WHAT YOU ARE ASKED TO DO: In full and without alteration, write out the lines below.

Stored data entries:
- - - - - - -
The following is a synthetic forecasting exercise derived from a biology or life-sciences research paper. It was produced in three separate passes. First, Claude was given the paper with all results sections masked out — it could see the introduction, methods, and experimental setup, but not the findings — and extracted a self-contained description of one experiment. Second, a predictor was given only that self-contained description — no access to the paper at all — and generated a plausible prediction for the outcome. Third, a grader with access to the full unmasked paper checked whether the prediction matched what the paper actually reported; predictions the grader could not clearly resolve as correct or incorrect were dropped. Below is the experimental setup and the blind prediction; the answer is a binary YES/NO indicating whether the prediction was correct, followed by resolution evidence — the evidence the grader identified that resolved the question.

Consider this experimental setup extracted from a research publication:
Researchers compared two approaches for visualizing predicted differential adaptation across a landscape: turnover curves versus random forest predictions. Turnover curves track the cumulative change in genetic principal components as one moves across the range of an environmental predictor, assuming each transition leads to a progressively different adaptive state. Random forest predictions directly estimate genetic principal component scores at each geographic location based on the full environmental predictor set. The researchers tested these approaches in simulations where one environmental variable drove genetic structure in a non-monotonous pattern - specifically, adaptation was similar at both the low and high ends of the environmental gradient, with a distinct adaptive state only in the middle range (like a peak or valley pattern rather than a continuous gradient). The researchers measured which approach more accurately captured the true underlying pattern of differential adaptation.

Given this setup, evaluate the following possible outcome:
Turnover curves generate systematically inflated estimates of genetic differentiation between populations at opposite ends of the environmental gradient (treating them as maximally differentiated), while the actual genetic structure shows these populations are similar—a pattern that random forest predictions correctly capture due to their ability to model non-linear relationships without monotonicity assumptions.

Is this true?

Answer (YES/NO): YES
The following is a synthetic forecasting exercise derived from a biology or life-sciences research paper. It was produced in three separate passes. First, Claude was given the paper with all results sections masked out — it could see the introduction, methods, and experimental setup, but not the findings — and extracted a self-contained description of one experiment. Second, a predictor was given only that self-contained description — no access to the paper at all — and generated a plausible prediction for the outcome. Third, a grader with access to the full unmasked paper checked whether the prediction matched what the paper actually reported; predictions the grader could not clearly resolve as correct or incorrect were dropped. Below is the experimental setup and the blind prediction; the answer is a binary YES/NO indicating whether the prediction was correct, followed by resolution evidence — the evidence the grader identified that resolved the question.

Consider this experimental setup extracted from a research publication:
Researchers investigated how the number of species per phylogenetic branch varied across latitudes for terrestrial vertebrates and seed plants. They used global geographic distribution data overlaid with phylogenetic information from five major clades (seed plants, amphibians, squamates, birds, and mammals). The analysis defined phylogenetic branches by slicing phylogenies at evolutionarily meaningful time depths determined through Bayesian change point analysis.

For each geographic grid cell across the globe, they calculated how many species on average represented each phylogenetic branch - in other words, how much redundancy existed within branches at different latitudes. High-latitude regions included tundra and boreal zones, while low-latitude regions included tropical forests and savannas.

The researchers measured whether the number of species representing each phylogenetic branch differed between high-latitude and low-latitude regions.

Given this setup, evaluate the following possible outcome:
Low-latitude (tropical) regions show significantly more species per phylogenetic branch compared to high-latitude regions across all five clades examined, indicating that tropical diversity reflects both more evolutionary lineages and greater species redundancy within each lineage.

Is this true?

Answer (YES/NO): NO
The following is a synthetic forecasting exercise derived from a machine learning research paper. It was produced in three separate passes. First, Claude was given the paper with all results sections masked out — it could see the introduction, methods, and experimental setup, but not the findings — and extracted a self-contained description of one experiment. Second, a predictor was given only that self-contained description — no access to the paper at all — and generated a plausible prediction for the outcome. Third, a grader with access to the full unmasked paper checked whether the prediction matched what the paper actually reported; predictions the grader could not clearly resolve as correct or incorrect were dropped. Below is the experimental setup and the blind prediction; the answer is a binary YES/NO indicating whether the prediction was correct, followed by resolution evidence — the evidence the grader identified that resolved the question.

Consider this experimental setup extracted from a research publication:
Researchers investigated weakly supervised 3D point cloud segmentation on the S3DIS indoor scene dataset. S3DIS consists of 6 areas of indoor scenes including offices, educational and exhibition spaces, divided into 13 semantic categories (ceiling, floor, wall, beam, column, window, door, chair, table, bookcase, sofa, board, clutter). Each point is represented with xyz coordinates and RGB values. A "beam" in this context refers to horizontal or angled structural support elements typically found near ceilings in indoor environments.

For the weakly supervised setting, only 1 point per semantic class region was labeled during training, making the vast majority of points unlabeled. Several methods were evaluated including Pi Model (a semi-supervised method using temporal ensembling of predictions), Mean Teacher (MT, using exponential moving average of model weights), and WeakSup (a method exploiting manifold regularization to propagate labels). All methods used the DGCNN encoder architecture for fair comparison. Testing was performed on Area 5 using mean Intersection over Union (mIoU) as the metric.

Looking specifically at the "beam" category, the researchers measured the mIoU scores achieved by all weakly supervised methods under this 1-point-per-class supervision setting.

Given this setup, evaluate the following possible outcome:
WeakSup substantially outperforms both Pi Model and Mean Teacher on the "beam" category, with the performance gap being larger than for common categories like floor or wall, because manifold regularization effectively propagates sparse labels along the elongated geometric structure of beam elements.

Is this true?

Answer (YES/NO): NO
- - - - - - -
ANSWER AREA:
The following is a synthetic forecasting exercise derived from a biology or life-sciences research paper. It was produced in three separate passes. First, Claude was given the paper with all results sections masked out — it could see the introduction, methods, and experimental setup, but not the findings — and extracted a self-contained description of one experiment. Second, a predictor was given only that self-contained description — no access to the paper at all — and generated a plausible prediction for the outcome. Third, a grader with access to the full unmasked paper checked whether the prediction matched what the paper actually reported; predictions the grader could not clearly resolve as correct or incorrect were dropped. Below is the experimental setup and the blind prediction; the answer is a binary YES/NO indicating whether the prediction was correct, followed by resolution evidence — the evidence the grader identified that resolved the question.

Consider this experimental setup extracted from a research publication:
Researchers compared two approaches for visualizing predicted differential adaptation across a landscape: turnover curves versus random forest predictions. Turnover curves track the cumulative change in genetic principal components as one moves across the range of an environmental predictor, assuming each transition leads to a progressively different adaptive state. Random forest predictions directly estimate genetic principal component scores at each geographic location based on the full environmental predictor set. The researchers tested these approaches in simulations where one environmental variable drove genetic structure in a non-monotonous pattern - specifically, adaptation was similar at both the low and high ends of the environmental gradient, with a distinct adaptive state only in the middle range (like a peak or valley pattern rather than a continuous gradient). The researchers measured which approach more accurately captured the true underlying pattern of differential adaptation.

Given this setup, evaluate the following possible outcome:
Turnover curves generate systematically inflated estimates of genetic differentiation between populations at opposite ends of the environmental gradient (treating them as maximally differentiated), while the actual genetic structure shows these populations are similar—a pattern that random forest predictions correctly capture due to their ability to model non-linear relationships without monotonicity assumptions.

Is this true?

Answer (YES/NO): YES
The following is a synthetic forecasting exercise derived from a biology or life-sciences research paper. It was produced in three separate passes. First, Claude was given the paper with all results sections masked out — it could see the introduction, methods, and experimental setup, but not the findings — and extracted a self-contained description of one experiment. Second, a predictor was given only that self-contained description — no access to the paper at all — and generated a plausible prediction for the outcome. Third, a grader with access to the full unmasked paper checked whether the prediction matched what the paper actually reported; predictions the grader could not clearly resolve as correct or incorrect were dropped. Below is the experimental setup and the blind prediction; the answer is a binary YES/NO indicating whether the prediction was correct, followed by resolution evidence — the evidence the grader identified that resolved the question.

Consider this experimental setup extracted from a research publication:
Researchers investigated how the number of species per phylogenetic branch varied across latitudes for terrestrial vertebrates and seed plants. They used global geographic distribution data overlaid with phylogenetic information from five major clades (seed plants, amphibians, squamates, birds, and mammals). The analysis defined phylogenetic branches by slicing phylogenies at evolutionarily meaningful time depths determined through Bayesian change point analysis.

For each geographic grid cell across the globe, they calculated how many species on average represented each phylogenetic branch - in other words, how much redundancy existed within branches at different latitudes. High-latitude regions included tundra and boreal zones, while low-latitude regions included tropical forests and savannas.

The researchers measured whether the number of species representing each phylogenetic branch differed between high-latitude and low-latitude regions.

Given this setup, evaluate the following possible outcome:
Low-latitude (tropical) regions show significantly more species per phylogenetic branch compared to high-latitude regions across all five clades examined, indicating that tropical diversity reflects both more evolutionary lineages and greater species redundancy within each lineage.

Is this true?

Answer (YES/NO): NO
The following is a synthetic forecasting exercise derived from a machine learning research paper. It was produced in three separate passes. First, Claude was given the paper with all results sections masked out — it could see the introduction, methods, and experimental setup, but not the findings — and extracted a self-contained description of one experiment. Second, a predictor was given only that self-contained description — no access to the paper at all — and generated a plausible prediction for the outcome. Third, a grader with access to the full unmasked paper checked whether the prediction matched what the paper actually reported; predictions the grader could not clearly resolve as correct or incorrect were dropped. Below is the experimental setup and the blind prediction; the answer is a binary YES/NO indicating whether the prediction was correct, followed by resolution evidence — the evidence the grader identified that resolved the question.

Consider this experimental setup extracted from a research publication:
Researchers investigated weakly supervised 3D point cloud segmentation on the S3DIS indoor scene dataset. S3DIS consists of 6 areas of indoor scenes including offices, educational and exhibition spaces, divided into 13 semantic categories (ceiling, floor, wall, beam, column, window, door, chair, table, bookcase, sofa, board, clutter). Each point is represented with xyz coordinates and RGB values. A "beam" in this context refers to horizontal or angled structural support elements typically found near ceilings in indoor environments.

For the weakly supervised setting, only 1 point per semantic class region was labeled during training, making the vast majority of points unlabeled. Several methods were evaluated including Pi Model (a semi-supervised method using temporal ensembling of predictions), Mean Teacher (MT, using exponential moving average of model weights), and WeakSup (a method exploiting manifold regularization to propagate labels). All methods used the DGCNN encoder architecture for fair comparison. Testing was performed on Area 5 using mean Intersection over Union (mIoU) as the metric.

Looking specifically at the "beam" category, the researchers measured the mIoU scores achieved by all weakly supervised methods under this 1-point-per-class supervision setting.

Given this setup, evaluate the following possible outcome:
WeakSup substantially outperforms both Pi Model and Mean Teacher on the "beam" category, with the performance gap being larger than for common categories like floor or wall, because manifold regularization effectively propagates sparse labels along the elongated geometric structure of beam elements.

Is this true?

Answer (YES/NO): NO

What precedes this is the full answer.